┌──

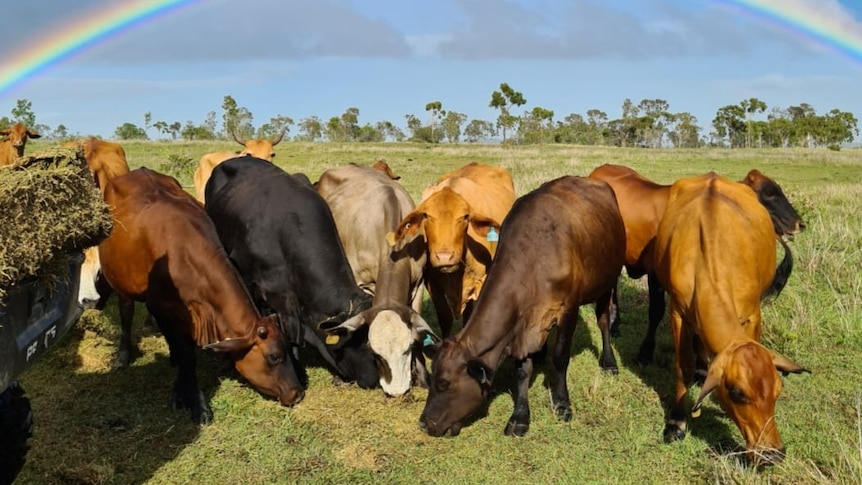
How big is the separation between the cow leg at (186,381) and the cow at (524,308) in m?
1.94

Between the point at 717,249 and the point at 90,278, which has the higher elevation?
the point at 717,249

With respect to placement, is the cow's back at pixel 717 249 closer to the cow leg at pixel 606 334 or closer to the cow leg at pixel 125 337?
the cow leg at pixel 606 334

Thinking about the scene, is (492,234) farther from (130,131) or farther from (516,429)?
(130,131)

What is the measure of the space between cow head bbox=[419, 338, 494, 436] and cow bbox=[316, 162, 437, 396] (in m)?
0.67

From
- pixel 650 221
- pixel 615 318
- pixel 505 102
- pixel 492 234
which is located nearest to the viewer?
pixel 492 234

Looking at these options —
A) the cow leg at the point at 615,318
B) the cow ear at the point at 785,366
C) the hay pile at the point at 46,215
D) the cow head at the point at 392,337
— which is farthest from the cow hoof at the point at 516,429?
the hay pile at the point at 46,215

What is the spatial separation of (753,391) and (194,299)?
14.3 feet

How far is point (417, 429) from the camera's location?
5.85m

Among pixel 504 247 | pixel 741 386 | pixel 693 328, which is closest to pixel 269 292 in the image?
pixel 504 247

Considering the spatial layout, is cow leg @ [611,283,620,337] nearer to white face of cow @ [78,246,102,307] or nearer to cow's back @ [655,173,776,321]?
cow's back @ [655,173,776,321]

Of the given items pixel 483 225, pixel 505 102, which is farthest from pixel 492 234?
pixel 505 102

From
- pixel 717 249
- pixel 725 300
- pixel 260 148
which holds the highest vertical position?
pixel 260 148

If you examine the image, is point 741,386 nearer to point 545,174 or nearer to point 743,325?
point 743,325

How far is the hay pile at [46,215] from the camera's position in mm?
3123
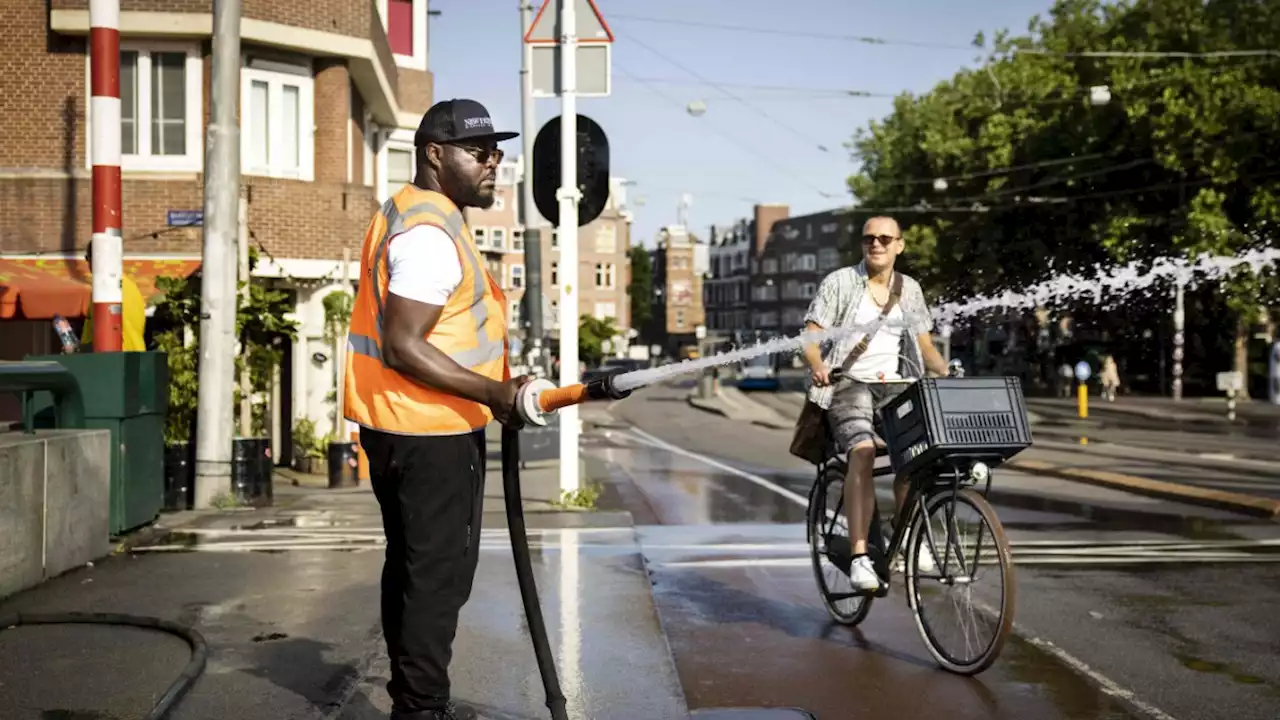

└──

To be done:
Rewrite all of the records above with "camera's" replaced by "observer's" everywhere it occurs, leaving every other word unchanged and leaving out the pictures.

Expected answer:
How big is the separation between the cow leg at (186,381) and the cow at (524,308) in m?
1.94

Between the point at 717,249 and the point at 90,278, which has the higher elevation?
the point at 717,249

With respect to placement, is the cow's back at pixel 717 249 closer to the cow leg at pixel 606 334 or closer to the cow leg at pixel 125 337?
the cow leg at pixel 606 334

Thinking about the scene, is (492,234) farther from (130,131) or farther from (516,429)?
(130,131)

What is the measure of the space between cow head bbox=[419, 338, 494, 436] and cow bbox=[316, 162, 437, 396] (in m)?
0.67

From
- pixel 650 221
- pixel 615 318
- pixel 505 102
- pixel 492 234
which is located nearest to the viewer?
pixel 492 234

Looking at these options —
A) the cow leg at the point at 615,318
B) the cow ear at the point at 785,366
C) the hay pile at the point at 46,215
D) the cow head at the point at 392,337
— which is farthest from the cow hoof at the point at 516,429?
the hay pile at the point at 46,215

What is the spatial separation of (753,391) and (194,299)?
14.3 feet

How far is point (417, 429) from the observer's location?
5.85m

Among pixel 504 247 | pixel 741 386 | pixel 693 328, which is closest to pixel 269 292 in the image?
pixel 504 247

Considering the spatial layout, is cow leg @ [611,283,620,337] nearer to white face of cow @ [78,246,102,307] or nearer to cow's back @ [655,173,776,321]?
cow's back @ [655,173,776,321]

Of the given items pixel 483 225, pixel 505 102, which is farthest from pixel 492 234?
pixel 505 102

From
- pixel 717 249
- pixel 725 300
- pixel 260 148
which holds the highest vertical position?
pixel 260 148

If you examine the image, is point 741,386 nearer to point 545,174 or nearer to point 743,325?
point 743,325

How far is the hay pile at [46,215] from the observer's position in mm?
3123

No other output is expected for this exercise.